Where status is parent table which references other children as given in hashsets below..

public Status()
{
        this.Voucher_BankPayment = new HashSet<Voucher_BankPayment>();
        this.Voucher_BankReceipt = new HashSet<Voucher_BankReceipt>();
        this.Voucher_CashPayment = new HashSet<Voucher_CashPayment>();
        this.Voucher_CashReceipt = new HashSet<Voucher_CashReceipt>();
        this.Voucher_Journal = new HashSet<Voucher_Journal>();
        this.Voucher_Log = new HashSet<Voucher_Log>();
        this.Voucher_Workflow = new HashSet<Voucher_Workflow>();
}

On including the parent table status, it includes all the referenced hashset objects.
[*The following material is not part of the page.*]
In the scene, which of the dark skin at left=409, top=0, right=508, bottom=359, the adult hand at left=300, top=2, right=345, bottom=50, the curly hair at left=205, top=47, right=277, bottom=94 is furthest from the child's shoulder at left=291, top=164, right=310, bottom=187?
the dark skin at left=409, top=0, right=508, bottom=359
How can I avoid reloading of Voucher_BankReceipt & other hashset json ?

2
  • As usual: turn off lazy loading. But the option in the answer is more preferable. Commented Dec 15, 2017 at 10:04
  • Did my answer satisfy your question? If so, please consider accepting it. Commented Feb 21, 2018 at 17:08

1 Answer 1

3

The general rule is to NEVER send Entity Framework objects into the Web API JSON Serializer, and you just found out why.

Instead you need to take exactly from EF what you need, or what your API caller needs. There is no way that the Serializer will know that for you. Because of its nature it will almost always grab too much, possibly even with Looping errors as a result.

The solution is to create Objects/ViewModels that copy the parts of the EF Objects that the caller needs, fill those from the EF Objects, and then return them.

A quick-and-dirty way is to use anonymous objects, for example:

// Instead of "return EF_Product;" you can use this:
return new
{
    Product = new
    {
        Id = EF_Product.Id,
        Name = EF_Product.Name
    }
};

A good rule-of-thumb is to only assign simple properties (number, bool, string, datetime) from the EF Objects to the ViewModel items. As soon as you encounter an EF Object property that is yet another EF Object (or a collection of EF Objects), then you need to translate those as well to 'simple' objects that are not linked to EF.

On the other end of the spectrum there are libraries such as AutoMapper. If you decide that you need actual ViewModel classes, then AutoMapper will help mapping the EF Objects to those ViewModels in a very structured way.